- **Условие задания**
Определите, соответствуют ли тексту о римском Египте, приведенному ниже, следующие утверждения: (a) Александрия была вторым городом Римской империи; (b) главный бульвар Канопа имел пять километров в ширину; (c) город делился на семь кварталов. На каждое утверждение ответьте «да» или «нет» и дословно приведите решающие слова текста.

- **Приведенный текст**
⁂

Ослепительный Египет
Ослепительный Египет
По правде говоря, образ Египта, укрепившийся в античном сознании со времен Геродота, уже не соответствовал действительности. Аспид Клеопатры породил прекрасную легенду веков, но зато положил конец угасавшему мифу древней всемирной державы. Египет наконец обрел свое истинное назначение торговой державы, житницы Рима и сортировочной станции средиземноморских торговых путей. У него появилась огромная голова: Александрия, второй город Римской империи. Где-где, а там Марк Аврелий никак не нашел уединения и тишины вечности. Метрополия не давала никакого представления о Египте. Там хорошо ли, худо ли уживались восемьсот тысяч греков, евреев, сирийцев, римлян, арабов и африканцев, которые, когда не резали друг друга, наперебой способствовали общему процветанию. «Сплошное легкомыслие, непостоянство, капризы, нос по ветру… Это люди мятежные, неосмотрительные и наглые». Такими их видел Адриан, если можно доверять письму, которое ему приписывают. По крайней мере, вот что похоже на правду: «Город богатый, промышленный; никто в нем не сидит праздным: одни выдувают стекло, другие делают папирус, иные льняные ткани и полотна, и даже расслабленные и слепые находят себе дело…» Это скопище людей делилось по этническому признаку на пять кварталов, разграниченных большими бульварами, главный из которых — Канопа — имел двадцать два метра в ширину и пять километров в длину. Один из этих кварталов представлял собой огромный сад, в котором возвышались дворец Птолемеев, государственные архивы, гробница Александра, Мусейон и Библиотека — легендарные места, где с предельной силой явили себя фантазия, власть и наука. Там и поселился Марк Аврелий со свитой. Их глазам открывался крупнейший порт Империи, в котором грузились сотни кораблей, плывших на свет Фаросского маяка — одного из семи чудес света.

⁂

- **Записи**
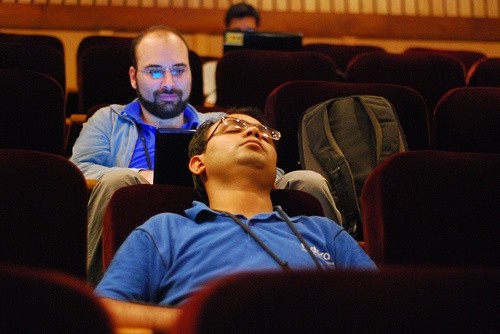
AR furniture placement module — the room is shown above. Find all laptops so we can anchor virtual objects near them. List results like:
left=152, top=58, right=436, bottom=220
left=153, top=127, right=197, bottom=187
left=223, top=29, right=303, bottom=53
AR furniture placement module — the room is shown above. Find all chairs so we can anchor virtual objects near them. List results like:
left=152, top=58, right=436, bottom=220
left=0, top=34, right=500, bottom=334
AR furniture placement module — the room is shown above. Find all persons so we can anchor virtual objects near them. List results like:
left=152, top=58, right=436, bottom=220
left=69, top=25, right=343, bottom=290
left=94, top=108, right=381, bottom=334
left=201, top=2, right=261, bottom=107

⁂

- **Полный ответ**
(a) Да: «Александрия, второй город Римской империи».
(b) Нет: «имел двадцать два метра в ширину и пять километров в длину».
(c) Нет: «делилось по этническому признаку на пять кварталов».